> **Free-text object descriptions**
▬▬▬▬▬▬

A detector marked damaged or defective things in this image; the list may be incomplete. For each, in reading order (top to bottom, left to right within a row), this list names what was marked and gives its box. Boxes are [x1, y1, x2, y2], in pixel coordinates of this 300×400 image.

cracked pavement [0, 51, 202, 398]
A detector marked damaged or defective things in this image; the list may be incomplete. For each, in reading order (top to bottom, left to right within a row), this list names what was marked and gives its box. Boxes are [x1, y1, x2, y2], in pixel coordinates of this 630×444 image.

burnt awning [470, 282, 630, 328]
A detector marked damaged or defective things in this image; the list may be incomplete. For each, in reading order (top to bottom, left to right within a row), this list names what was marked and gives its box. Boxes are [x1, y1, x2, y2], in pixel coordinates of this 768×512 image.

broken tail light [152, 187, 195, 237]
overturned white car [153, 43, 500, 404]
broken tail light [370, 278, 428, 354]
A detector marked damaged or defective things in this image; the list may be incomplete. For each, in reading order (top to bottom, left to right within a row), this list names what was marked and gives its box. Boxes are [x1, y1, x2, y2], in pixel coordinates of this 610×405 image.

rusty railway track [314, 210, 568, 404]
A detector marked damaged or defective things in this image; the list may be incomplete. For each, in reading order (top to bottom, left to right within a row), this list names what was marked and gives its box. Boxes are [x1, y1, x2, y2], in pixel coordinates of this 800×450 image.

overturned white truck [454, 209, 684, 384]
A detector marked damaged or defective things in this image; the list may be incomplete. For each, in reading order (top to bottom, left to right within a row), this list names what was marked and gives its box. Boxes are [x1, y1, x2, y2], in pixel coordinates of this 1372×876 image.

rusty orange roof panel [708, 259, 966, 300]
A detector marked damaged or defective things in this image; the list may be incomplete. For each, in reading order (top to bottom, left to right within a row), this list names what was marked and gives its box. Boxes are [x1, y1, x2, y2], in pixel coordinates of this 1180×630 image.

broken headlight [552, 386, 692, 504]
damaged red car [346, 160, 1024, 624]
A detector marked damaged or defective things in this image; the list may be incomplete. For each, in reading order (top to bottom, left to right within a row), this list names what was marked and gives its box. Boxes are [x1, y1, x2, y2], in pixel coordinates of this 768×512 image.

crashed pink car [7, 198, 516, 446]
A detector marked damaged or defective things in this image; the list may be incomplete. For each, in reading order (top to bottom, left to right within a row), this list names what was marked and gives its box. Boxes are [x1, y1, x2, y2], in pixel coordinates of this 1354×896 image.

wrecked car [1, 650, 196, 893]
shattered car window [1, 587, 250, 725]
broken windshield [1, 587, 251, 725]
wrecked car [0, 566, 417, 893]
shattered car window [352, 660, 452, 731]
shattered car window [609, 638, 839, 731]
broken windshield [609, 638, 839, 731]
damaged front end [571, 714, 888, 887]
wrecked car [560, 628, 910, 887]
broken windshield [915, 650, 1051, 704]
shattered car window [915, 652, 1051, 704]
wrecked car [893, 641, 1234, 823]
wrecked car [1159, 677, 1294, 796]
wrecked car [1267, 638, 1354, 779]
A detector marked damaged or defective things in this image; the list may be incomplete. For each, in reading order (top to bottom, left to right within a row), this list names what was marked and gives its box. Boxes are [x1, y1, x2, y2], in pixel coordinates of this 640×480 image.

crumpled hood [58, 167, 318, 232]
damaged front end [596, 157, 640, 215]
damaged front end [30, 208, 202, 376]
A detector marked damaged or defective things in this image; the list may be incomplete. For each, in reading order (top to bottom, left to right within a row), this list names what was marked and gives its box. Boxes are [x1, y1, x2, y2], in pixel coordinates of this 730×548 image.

▬▬▬▬▬▬

> **Action item**
Write every line of the entries again, word for word.

> **Result for this exercise**
A detector marked damaged or defective things in this image; the list may be incomplete. For each, in reading order (top to bottom, left to right within a row), this list names what was marked and gives its box. Boxes are [x1, y1, x2, y2], in pixel coordinates of this 300×400 image.

cracked pavement [0, 51, 202, 398]
A detector marked damaged or defective things in this image; the list may be incomplete. For each, in reading order (top to bottom, left to right within a row), this list names what was marked and gives its box. Boxes are [x1, y1, x2, y2], in pixel coordinates of this 630×444 image.

burnt awning [470, 282, 630, 328]
A detector marked damaged or defective things in this image; the list may be incomplete. For each, in reading order (top to bottom, left to right within a row), this list names what was marked and gives its box. Boxes are [x1, y1, x2, y2], in pixel coordinates of this 768×512 image.

broken tail light [152, 187, 195, 237]
overturned white car [153, 43, 500, 404]
broken tail light [370, 278, 428, 354]
A detector marked damaged or defective things in this image; the list may be incomplete. For each, in reading order (top to bottom, left to right within a row), this list names what was marked and gives its box. Boxes are [x1, y1, x2, y2], in pixel coordinates of this 610×405 image.

rusty railway track [314, 210, 568, 404]
A detector marked damaged or defective things in this image; the list may be incomplete. For each, in reading order (top to bottom, left to right within a row), this list names what was marked and gives its box. Boxes are [x1, y1, x2, y2], in pixel coordinates of this 800×450 image.

overturned white truck [454, 209, 684, 384]
A detector marked damaged or defective things in this image; the list may be incomplete. For each, in reading order (top to bottom, left to right within a row), this list names what was marked and gives its box. Boxes are [x1, y1, x2, y2], in pixel coordinates of this 1372×876 image.

rusty orange roof panel [708, 259, 966, 300]
A detector marked damaged or defective things in this image; the list may be incomplete. For each, in reading order (top to bottom, left to right within a row), this list names what was marked and gives its box. Boxes are [x1, y1, x2, y2], in pixel coordinates of this 1180×630 image.

broken headlight [552, 386, 692, 504]
damaged red car [346, 160, 1024, 624]
A detector marked damaged or defective things in this image; the list may be incomplete. For each, in reading order (top to bottom, left to right within a row), this list names what was marked and gives its box. Boxes are [x1, y1, x2, y2], in pixel coordinates of this 768×512 image.

crashed pink car [7, 198, 516, 446]
A detector marked damaged or defective things in this image; the list may be incomplete. For each, in reading order (top to bottom, left to right within a row), this list names what was marked and gives its box. Boxes are [x1, y1, x2, y2], in pixel coordinates of this 1354×896 image.

wrecked car [1, 650, 196, 893]
shattered car window [1, 587, 250, 725]
broken windshield [1, 587, 251, 725]
wrecked car [0, 566, 417, 893]
shattered car window [352, 660, 452, 731]
shattered car window [609, 638, 839, 731]
broken windshield [609, 638, 839, 731]
damaged front end [571, 714, 888, 887]
wrecked car [560, 628, 910, 887]
broken windshield [915, 650, 1051, 704]
shattered car window [915, 652, 1051, 704]
wrecked car [893, 641, 1234, 823]
wrecked car [1159, 677, 1294, 796]
wrecked car [1267, 638, 1354, 779]
A detector marked damaged or defective things in this image; the list may be incomplete. For each, in reading order (top to bottom, left to right within a row), this list names what was marked and gives its box. Boxes are [x1, y1, x2, y2], in pixel coordinates of this 640×480 image.

crumpled hood [58, 167, 318, 232]
damaged front end [596, 157, 640, 215]
damaged front end [30, 208, 202, 376]
A detector marked damaged or defective things in this image; the list may be incomplete. For each, in reading order (top to bottom, left to right within a row), this list names what was marked and gives its box. Boxes are [x1, y1, x2, y2], in pixel coordinates of this 730×548 image.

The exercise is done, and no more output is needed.